Download the story as a pdf: An Unusual Haunting
The car traveled over curvy one-lane highways snaking through evergreen forests. After several hours, the sea foam-blue house finally came into view. As the car approached it, Laura could almost see her Great-Grandmother Lillian there. She often spent time tending the plants or standing before her easel painting the hummingbirds flitting around the red blooms. For the first time during the long trip, Laura’s often-chatty parents were quiet as her mother navigated the car down the narrow drive toward the house trimmed in white.
The car stopped and Laura hesitated before opening the door. Even though the structure was large enough to contain eight bedrooms in three stories, with all the trees surrounding it, it gave the impression to anyone passing that it was simply a cottage. Laura’s parents had already gotten out of the car—her father carrying her baby brother Jacob and her mother lifting the carrier that contained Callie the cat. Blakely the dog scrambled up onto the large front porch right behind them.
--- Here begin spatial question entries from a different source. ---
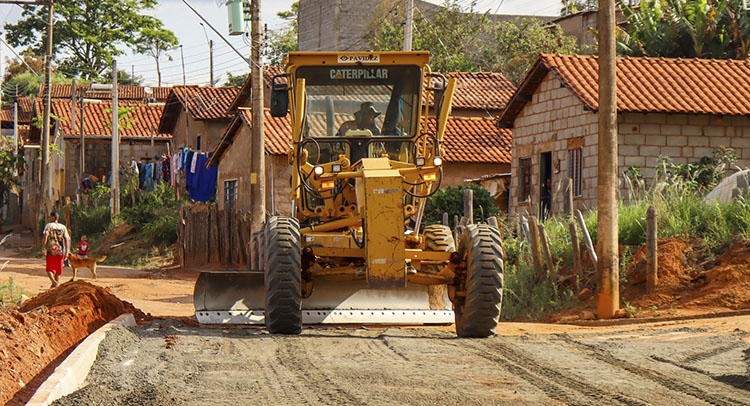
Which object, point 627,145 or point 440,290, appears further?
point 627,145

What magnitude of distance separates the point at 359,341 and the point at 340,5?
46.1 m

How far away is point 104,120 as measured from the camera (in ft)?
186

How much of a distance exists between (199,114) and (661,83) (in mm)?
24782

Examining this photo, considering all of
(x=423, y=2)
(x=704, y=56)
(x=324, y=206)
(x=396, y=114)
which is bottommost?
(x=324, y=206)

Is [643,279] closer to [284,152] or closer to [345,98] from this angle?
[345,98]

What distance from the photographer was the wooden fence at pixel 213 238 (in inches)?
1250

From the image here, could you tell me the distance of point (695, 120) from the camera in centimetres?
2652

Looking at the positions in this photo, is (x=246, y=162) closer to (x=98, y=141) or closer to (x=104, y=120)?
(x=98, y=141)

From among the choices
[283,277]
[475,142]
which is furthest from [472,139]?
[283,277]

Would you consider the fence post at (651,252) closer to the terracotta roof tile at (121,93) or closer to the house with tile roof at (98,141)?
the house with tile roof at (98,141)

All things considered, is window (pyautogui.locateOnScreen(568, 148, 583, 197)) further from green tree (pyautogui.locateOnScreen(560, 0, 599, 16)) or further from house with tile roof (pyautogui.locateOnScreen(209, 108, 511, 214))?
green tree (pyautogui.locateOnScreen(560, 0, 599, 16))

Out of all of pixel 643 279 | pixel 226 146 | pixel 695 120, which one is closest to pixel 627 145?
pixel 695 120

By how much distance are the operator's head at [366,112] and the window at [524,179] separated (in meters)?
16.8

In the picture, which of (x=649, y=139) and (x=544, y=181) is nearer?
(x=649, y=139)
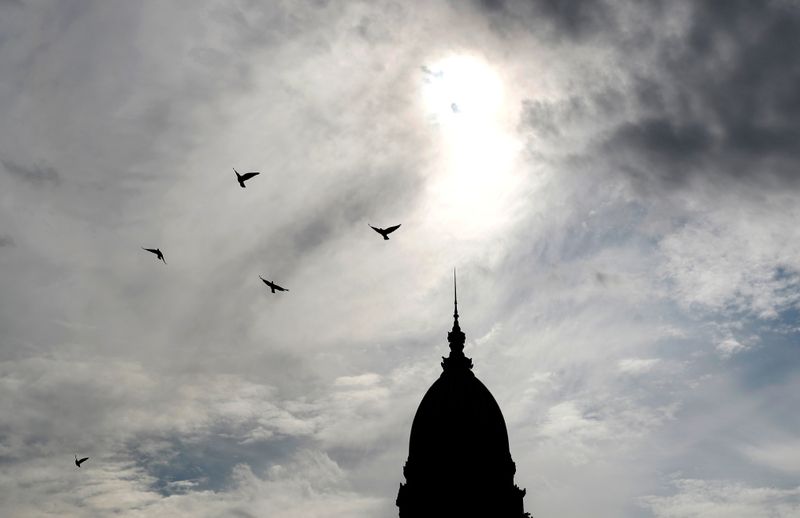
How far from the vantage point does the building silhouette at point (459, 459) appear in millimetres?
89562

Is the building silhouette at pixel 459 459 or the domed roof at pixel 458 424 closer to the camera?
the building silhouette at pixel 459 459

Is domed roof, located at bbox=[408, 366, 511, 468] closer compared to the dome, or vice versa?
the dome

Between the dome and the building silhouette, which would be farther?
the dome

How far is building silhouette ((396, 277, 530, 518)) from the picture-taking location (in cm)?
8956

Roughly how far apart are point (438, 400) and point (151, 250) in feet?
171

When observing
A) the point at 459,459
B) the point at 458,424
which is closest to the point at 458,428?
the point at 458,424

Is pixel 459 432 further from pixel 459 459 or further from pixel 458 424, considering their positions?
pixel 459 459

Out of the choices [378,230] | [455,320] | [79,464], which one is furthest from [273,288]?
[455,320]

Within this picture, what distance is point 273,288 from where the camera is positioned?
48250mm

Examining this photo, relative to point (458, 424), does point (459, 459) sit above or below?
below

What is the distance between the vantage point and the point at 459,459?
9138 centimetres

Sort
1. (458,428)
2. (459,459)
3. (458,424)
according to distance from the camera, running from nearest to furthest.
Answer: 1. (459,459)
2. (458,428)
3. (458,424)

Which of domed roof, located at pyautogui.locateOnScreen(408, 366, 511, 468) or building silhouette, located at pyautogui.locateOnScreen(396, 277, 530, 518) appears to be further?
domed roof, located at pyautogui.locateOnScreen(408, 366, 511, 468)

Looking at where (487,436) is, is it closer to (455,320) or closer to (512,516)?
(512,516)
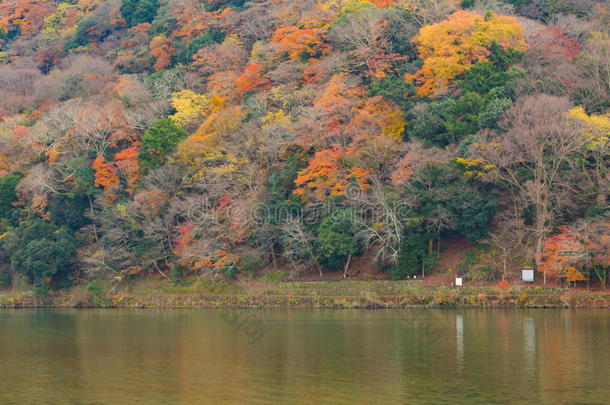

Laura finally opened the car door and stepped outside but didn’t move any further.
“Come on, sweetie,” her mother told her. “I want you to see your room.” She didn’t hesitate but continued on through the front door.
Laura felt very strange being there. Her great-grandmother had passed away the summer before and for months the house remained empty. Everyone in the family had felt very sad, even though Great-Grandmother Lillian had lived a long and very happy life, reaching the age of 96. Finally, her father’s aunt and uncle decided that the house was lonely and needed occupants, especially children. Great-Grandmother Lillian had left it up to the whole family to decide who would live there, and all decided that Laura’s young family would be perfect. It made everyone happy that Laura’s family now had a home to live in that wasn’t a small trailer more than 200 miles away from where most of them lived.
Laura’s parents had turned a plot of land at the corner of Main and Elm in a little town called Foster into a lovely little paradise of trees, shrubs and flowering bushes. Their garden became home to many birds and butterflies, until last summer when a strong storm came up suddenly and the wind pushed the very tiny house they lived in onto its side. No one was hurt, but all of Laura’s toys, which she liked to keep neatly stored in small woven boxes, were tossed all around and half of the vegetable garden was crushed.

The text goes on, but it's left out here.